What Does Slippage Mean in a Forex EA?


An EA, or expert advisor, is automated trading software that an investor can use to make trades. Currency prices fluctuate very quickly, so the expert advisor's order may be received by the forex broker after the price has already changed. When the forex broker receives the order, it will fill the order at the new price, not the price that the advisor requested, producing price slippage.

Time Frame

Slippage usually occurs over a period of a few seconds, at most. For example, the dollar may be worth 82.20 yen one second, and 82.21 yen the next. If the trader purchases yen and holds the yen for a year, the change in the dollar-yen exchange rate for the year is likely to be much larger than the price slippage. The dollar might be worth 90 yen at the beginning of the year and 80 yen at the end, so buying back dollars at a rate of 80.01 yen isn't a big difference.

Market Events

A small amount of price slippage is normal at all times. If an unexpected situation comes about, such as a downgrade in a country's credit rating or a tidal wave, many traders will attempt to trade a nation's currency at the same time. There may be no currency traders who are willing to purchase one currency for a short time, leading to a large price gap and a sizable amount of price slippage. If Japan's majority party loses an election, the dollar-yen exchange rate may change from 82.20 yen to 82.70 yen in a single second. Because the expert advisor can operate without direct control by the trader, it may continue to make trades during a period of high price slippage.
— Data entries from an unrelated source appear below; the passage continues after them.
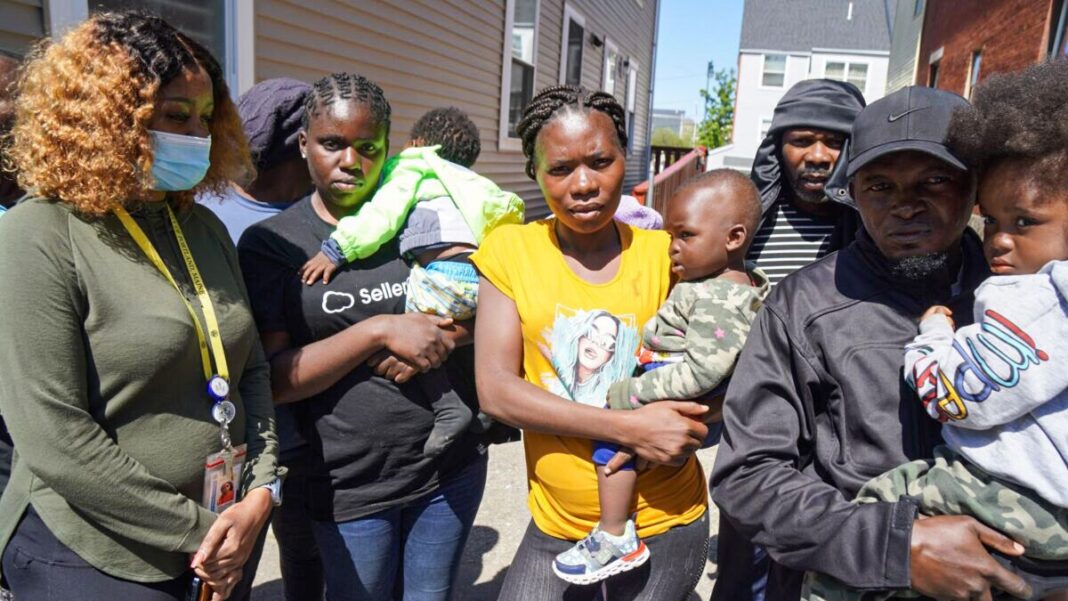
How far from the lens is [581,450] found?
1.95 m

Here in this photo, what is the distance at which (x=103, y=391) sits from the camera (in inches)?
63.0

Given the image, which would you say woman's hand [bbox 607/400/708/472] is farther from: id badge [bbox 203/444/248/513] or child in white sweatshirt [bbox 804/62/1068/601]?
id badge [bbox 203/444/248/513]

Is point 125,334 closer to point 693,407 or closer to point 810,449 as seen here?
point 693,407

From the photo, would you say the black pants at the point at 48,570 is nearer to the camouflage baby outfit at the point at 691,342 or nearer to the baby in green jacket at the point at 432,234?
the baby in green jacket at the point at 432,234

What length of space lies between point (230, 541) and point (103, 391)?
477mm

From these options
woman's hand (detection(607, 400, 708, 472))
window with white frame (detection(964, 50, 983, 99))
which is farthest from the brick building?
woman's hand (detection(607, 400, 708, 472))

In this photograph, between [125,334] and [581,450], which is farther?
[581,450]

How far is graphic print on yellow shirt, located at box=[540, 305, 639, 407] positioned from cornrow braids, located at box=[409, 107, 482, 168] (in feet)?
9.59

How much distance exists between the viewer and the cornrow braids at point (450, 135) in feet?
15.3

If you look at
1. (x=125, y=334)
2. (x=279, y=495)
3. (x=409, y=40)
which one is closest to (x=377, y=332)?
(x=279, y=495)

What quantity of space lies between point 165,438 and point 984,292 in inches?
70.2

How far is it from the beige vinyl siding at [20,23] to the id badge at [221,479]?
9.17ft

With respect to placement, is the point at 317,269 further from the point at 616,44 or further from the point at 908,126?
the point at 616,44

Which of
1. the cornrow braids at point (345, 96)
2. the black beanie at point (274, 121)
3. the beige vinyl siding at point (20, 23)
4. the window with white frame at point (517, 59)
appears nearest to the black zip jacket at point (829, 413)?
the cornrow braids at point (345, 96)
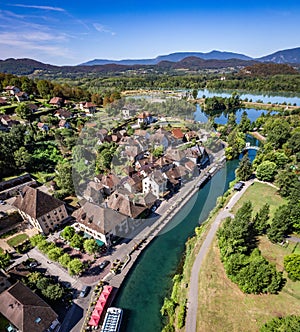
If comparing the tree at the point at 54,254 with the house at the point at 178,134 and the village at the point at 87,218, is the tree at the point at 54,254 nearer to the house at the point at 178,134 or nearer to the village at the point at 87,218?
the village at the point at 87,218

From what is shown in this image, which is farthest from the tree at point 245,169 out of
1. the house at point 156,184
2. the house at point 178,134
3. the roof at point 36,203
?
the roof at point 36,203

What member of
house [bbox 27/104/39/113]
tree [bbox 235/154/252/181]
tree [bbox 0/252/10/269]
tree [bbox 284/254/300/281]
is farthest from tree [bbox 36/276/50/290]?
house [bbox 27/104/39/113]

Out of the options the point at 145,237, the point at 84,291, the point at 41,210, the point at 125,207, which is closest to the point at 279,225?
the point at 145,237

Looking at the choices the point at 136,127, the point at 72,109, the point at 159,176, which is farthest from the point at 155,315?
the point at 72,109

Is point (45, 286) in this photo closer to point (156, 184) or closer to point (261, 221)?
point (156, 184)

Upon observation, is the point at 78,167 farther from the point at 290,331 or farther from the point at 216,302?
the point at 290,331

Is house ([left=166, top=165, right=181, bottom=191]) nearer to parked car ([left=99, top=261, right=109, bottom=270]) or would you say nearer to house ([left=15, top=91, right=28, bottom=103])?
parked car ([left=99, top=261, right=109, bottom=270])
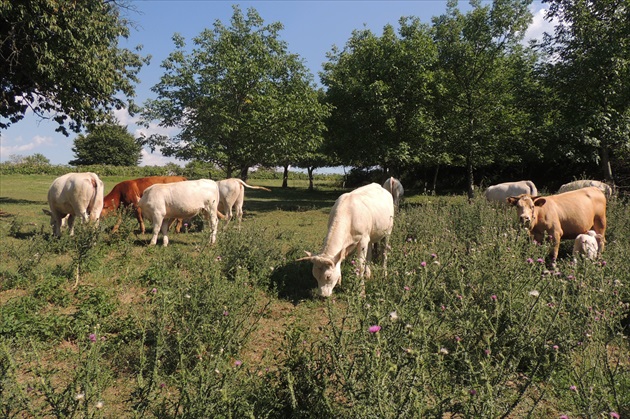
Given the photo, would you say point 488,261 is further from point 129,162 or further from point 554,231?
point 129,162

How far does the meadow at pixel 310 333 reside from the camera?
2.78 meters

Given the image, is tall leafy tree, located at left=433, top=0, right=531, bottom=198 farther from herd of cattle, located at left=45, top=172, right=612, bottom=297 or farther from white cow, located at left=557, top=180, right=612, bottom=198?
herd of cattle, located at left=45, top=172, right=612, bottom=297

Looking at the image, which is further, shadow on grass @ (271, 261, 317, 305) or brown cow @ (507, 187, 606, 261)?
brown cow @ (507, 187, 606, 261)

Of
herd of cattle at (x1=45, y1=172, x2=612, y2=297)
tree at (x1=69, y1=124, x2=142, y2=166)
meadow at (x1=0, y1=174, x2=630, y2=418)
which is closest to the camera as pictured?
meadow at (x1=0, y1=174, x2=630, y2=418)

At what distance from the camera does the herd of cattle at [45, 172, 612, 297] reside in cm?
658

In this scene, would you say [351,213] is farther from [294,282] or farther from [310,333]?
[310,333]

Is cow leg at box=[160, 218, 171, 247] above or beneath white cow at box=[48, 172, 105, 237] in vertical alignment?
beneath

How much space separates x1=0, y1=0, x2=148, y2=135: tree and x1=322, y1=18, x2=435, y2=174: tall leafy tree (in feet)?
40.0

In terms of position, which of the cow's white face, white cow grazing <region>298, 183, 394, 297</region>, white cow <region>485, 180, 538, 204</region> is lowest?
the cow's white face

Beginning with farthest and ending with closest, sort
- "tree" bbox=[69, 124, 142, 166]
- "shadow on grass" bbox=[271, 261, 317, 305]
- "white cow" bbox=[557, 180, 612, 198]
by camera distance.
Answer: "tree" bbox=[69, 124, 142, 166], "white cow" bbox=[557, 180, 612, 198], "shadow on grass" bbox=[271, 261, 317, 305]

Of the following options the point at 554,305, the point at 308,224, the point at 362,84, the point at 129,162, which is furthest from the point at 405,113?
the point at 129,162

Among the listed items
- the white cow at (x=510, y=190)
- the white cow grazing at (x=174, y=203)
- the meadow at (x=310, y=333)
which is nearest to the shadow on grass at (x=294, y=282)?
the meadow at (x=310, y=333)

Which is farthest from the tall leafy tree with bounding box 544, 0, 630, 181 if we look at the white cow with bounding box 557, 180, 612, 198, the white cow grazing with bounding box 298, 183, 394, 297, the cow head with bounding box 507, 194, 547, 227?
the white cow grazing with bounding box 298, 183, 394, 297

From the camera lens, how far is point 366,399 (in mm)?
2508
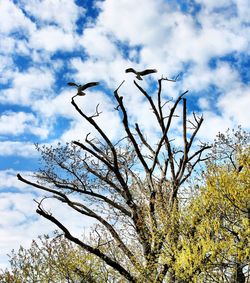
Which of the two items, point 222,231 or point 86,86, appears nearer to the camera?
point 222,231

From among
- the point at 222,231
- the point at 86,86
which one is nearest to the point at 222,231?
the point at 222,231

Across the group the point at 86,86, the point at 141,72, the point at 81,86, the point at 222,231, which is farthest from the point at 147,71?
the point at 222,231

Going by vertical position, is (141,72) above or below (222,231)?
above

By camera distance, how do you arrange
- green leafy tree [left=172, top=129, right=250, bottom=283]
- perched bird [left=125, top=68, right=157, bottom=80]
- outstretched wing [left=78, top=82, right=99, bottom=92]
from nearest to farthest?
1. green leafy tree [left=172, top=129, right=250, bottom=283]
2. outstretched wing [left=78, top=82, right=99, bottom=92]
3. perched bird [left=125, top=68, right=157, bottom=80]

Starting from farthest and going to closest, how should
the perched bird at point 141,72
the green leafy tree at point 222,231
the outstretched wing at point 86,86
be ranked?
the perched bird at point 141,72, the outstretched wing at point 86,86, the green leafy tree at point 222,231

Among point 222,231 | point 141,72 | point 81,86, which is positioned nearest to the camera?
point 222,231

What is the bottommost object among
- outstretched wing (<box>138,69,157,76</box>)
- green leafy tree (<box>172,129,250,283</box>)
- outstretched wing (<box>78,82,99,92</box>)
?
green leafy tree (<box>172,129,250,283</box>)

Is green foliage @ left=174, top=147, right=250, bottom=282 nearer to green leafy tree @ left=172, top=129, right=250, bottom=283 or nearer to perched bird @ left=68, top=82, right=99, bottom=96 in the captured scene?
green leafy tree @ left=172, top=129, right=250, bottom=283

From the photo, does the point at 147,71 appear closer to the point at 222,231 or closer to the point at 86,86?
the point at 86,86

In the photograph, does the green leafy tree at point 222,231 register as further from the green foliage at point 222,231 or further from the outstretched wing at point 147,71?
the outstretched wing at point 147,71

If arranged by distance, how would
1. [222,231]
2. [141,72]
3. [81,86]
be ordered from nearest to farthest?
1. [222,231]
2. [81,86]
3. [141,72]

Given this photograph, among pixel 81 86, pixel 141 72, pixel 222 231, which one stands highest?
pixel 141 72

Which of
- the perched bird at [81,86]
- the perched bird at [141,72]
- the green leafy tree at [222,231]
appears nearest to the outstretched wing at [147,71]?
the perched bird at [141,72]

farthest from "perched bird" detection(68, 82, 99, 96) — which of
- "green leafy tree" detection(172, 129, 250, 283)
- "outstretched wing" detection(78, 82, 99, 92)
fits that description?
"green leafy tree" detection(172, 129, 250, 283)
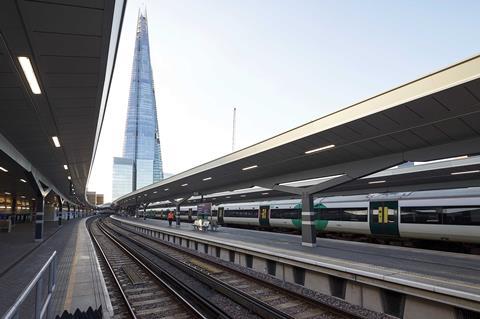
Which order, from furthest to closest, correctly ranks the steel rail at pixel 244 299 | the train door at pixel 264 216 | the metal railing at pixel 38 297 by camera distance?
the train door at pixel 264 216 < the steel rail at pixel 244 299 < the metal railing at pixel 38 297

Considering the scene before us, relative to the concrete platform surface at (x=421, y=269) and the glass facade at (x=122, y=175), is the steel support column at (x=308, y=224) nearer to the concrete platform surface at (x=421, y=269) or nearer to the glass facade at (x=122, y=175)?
the concrete platform surface at (x=421, y=269)

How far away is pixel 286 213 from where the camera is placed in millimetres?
30344

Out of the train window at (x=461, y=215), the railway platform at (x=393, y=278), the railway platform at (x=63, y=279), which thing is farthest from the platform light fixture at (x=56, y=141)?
the train window at (x=461, y=215)

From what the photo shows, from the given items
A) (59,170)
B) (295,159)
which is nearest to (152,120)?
(59,170)

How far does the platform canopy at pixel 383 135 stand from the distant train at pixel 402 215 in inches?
221

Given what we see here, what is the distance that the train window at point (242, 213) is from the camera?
35463 mm

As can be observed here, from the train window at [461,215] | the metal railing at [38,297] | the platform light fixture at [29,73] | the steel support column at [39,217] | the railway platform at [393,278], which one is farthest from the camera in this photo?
the steel support column at [39,217]

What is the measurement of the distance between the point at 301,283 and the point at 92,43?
1035 cm

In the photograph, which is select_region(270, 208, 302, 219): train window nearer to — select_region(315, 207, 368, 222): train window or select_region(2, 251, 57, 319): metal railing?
select_region(315, 207, 368, 222): train window

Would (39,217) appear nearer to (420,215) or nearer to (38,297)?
(38,297)

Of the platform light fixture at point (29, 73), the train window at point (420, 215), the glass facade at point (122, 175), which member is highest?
the glass facade at point (122, 175)

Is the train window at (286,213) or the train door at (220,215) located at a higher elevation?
the train window at (286,213)

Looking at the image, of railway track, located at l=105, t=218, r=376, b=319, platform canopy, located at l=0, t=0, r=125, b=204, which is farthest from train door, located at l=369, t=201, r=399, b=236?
platform canopy, located at l=0, t=0, r=125, b=204

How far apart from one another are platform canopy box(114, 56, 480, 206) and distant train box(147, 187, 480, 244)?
18.4ft
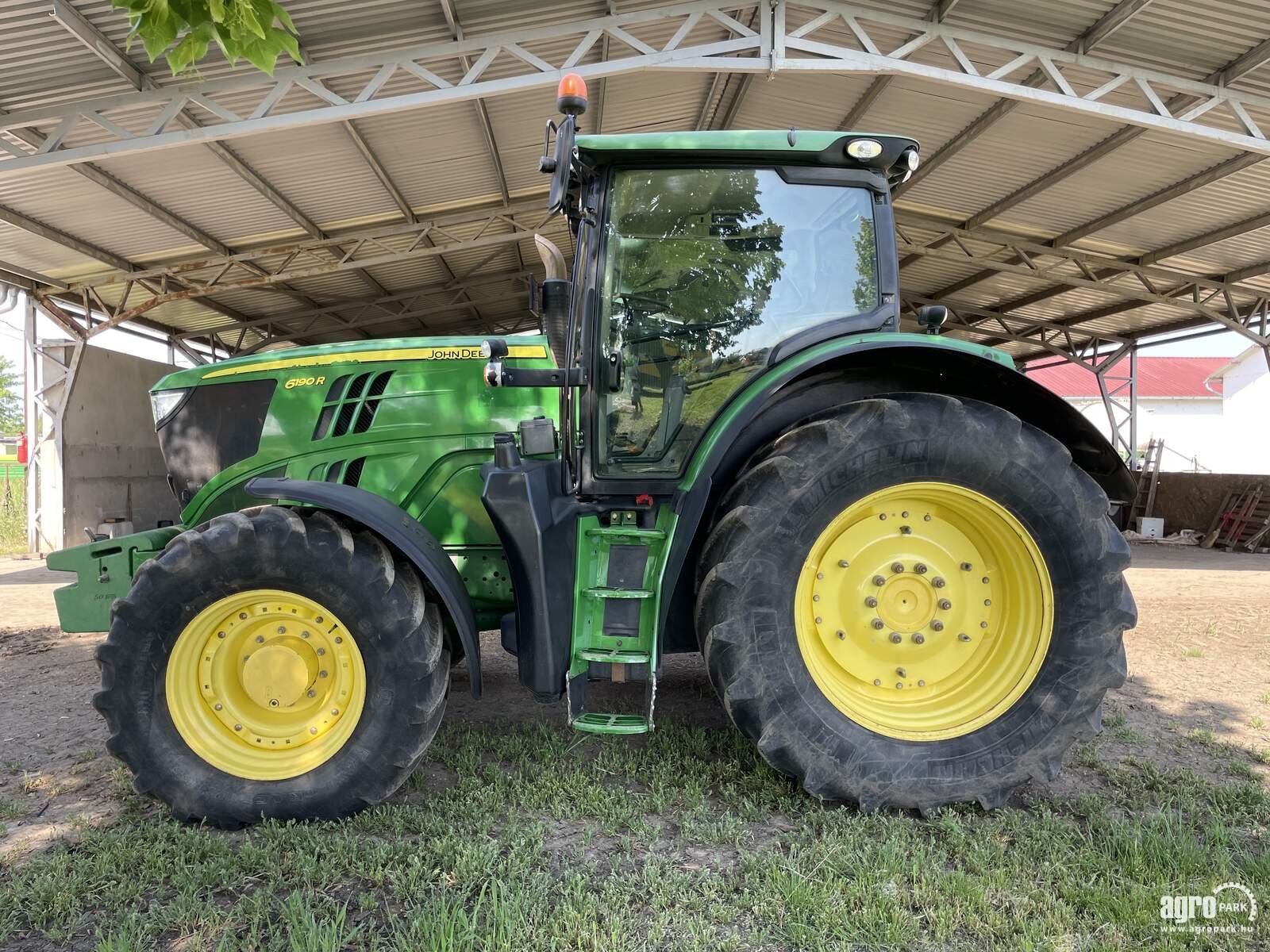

If an investor expects price slippage, he should adjust the expert advisor settings to use a strategy that involves less frequent, longer-term trades. A short-term currency trading strategy may produce a profit when the investor tests it against historical exchange rates with the expert advisor, and produce a loss when the expert advisor actually trades with the strategy, because of the effect of price slippage.


A forex broker can be penalized if high levels of price slippage occur. If the forex broker cannot provide a good reason for the occurrence of price slippage, the Commodity Futures Trading Commission may decide that the slippage was fraudulent, and order the forex broker to return the difference in currency prices to the investor.